Text -

Who’s heading to housing court?

The Real Deal tallies the most litigious landlords

The suspicion, anger and lack of trust over money can make the atmosphere at 111 Centre Street in Lower Manhattan seem a lot like divorce court. But the sparse halls and windowless hearing rooms of Housing Court are filled with the emotional energy of squabbling landlords and tenants. Landlords turn to the courts to oust troublesome tenants, nonpaying tenants, and, in some cases, low-paying tenants.

In the vast majority of Manhattan buildings, landlords bring one or two cases at any one time against renters, typically representing just a fraction of a percent of the units.

But an analysis by The Real Deal of data from the New York State Unified Court System found that for a handful of buildings, there are much higher rates of Housing Court action: buildings where as many as a third of the residents are facing legal proceedings from their landlords. Most cases are either for nonpayment, which are filed in an attempt to recover money from a tenant; or holdovers, cases which are filed to remove tenants who the landlord claims are improperly occupying an apartment.

This month, for the first time ever, to find what rates represent a norm, as well as who are the most active landlords in Housing Court and why, TRD combed through more than 6,000 Manhattan Housing Court cases on the docket as of mid-November. We identified 12 privately owned and financed Manhattan properties with the highest percent of Housing Court cases, and separately, the landlords who were most active in Housing Court.

Attention: The internal data of table “148” is corrupted!

Data entries -
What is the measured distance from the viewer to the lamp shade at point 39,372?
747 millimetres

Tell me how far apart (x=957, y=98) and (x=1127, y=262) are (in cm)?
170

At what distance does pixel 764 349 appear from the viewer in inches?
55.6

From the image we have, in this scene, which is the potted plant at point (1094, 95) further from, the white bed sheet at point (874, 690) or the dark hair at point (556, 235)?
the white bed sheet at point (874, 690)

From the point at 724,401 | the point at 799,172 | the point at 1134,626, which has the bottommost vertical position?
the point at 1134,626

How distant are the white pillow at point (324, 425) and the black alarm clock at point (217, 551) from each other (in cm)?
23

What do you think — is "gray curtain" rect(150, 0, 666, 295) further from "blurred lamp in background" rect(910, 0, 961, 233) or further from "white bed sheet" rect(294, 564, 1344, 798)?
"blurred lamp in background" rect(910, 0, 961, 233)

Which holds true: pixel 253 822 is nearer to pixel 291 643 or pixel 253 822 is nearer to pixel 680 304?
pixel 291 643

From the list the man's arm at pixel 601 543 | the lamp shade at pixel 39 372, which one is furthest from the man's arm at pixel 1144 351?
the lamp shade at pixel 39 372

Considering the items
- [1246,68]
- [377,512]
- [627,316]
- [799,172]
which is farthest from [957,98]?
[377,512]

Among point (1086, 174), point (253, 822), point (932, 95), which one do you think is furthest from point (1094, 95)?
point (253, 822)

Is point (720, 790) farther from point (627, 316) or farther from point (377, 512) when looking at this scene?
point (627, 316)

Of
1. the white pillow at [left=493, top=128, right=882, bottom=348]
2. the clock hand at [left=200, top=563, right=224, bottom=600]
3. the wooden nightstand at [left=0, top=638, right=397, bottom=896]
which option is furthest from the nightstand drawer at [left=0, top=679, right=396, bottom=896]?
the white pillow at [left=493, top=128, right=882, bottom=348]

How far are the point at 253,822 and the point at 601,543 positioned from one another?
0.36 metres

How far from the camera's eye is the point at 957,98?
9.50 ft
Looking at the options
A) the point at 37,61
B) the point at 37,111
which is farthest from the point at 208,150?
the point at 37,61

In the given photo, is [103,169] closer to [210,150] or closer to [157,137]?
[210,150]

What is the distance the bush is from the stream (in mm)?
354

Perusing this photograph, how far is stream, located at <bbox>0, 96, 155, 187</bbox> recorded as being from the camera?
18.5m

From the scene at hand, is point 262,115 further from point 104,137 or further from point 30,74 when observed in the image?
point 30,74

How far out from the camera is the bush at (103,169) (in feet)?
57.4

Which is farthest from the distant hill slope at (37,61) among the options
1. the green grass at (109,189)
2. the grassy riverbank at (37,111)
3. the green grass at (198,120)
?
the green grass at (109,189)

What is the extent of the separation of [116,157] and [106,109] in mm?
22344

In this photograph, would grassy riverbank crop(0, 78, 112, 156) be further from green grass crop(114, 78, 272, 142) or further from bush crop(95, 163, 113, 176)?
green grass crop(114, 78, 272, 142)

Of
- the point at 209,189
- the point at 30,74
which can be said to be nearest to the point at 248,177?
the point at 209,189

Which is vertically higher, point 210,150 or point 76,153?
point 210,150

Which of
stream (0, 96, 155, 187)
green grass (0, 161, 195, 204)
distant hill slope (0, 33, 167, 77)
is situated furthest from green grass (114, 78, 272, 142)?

Tasks for this exercise -
A - According to the housing court article, how many Manhattan Housing Court cases did TRD go through?
B - From the housing court article, reproduce word for word the part that opens with the words containing "The Real Deal tallies" and closes with "cases, low-paying tenants.".

Expected answers -
A - More than 6,000 cases on the docket as of mid-November.

B -
The Real Deal tallies the most litigious landlords

The suspicion, anger and lack of trust over money can make the atmosphere at 111 Centre Street in Lower Manhattan seem a lot like divorce court. But the sparse halls and windowless hearing rooms of Housing Court are filled with the emotional energy of squabbling landlords and tenants. Landlords turn to the courts to oust troublesome tenants, nonpaying tenants, and, in some cases, low-paying tenants.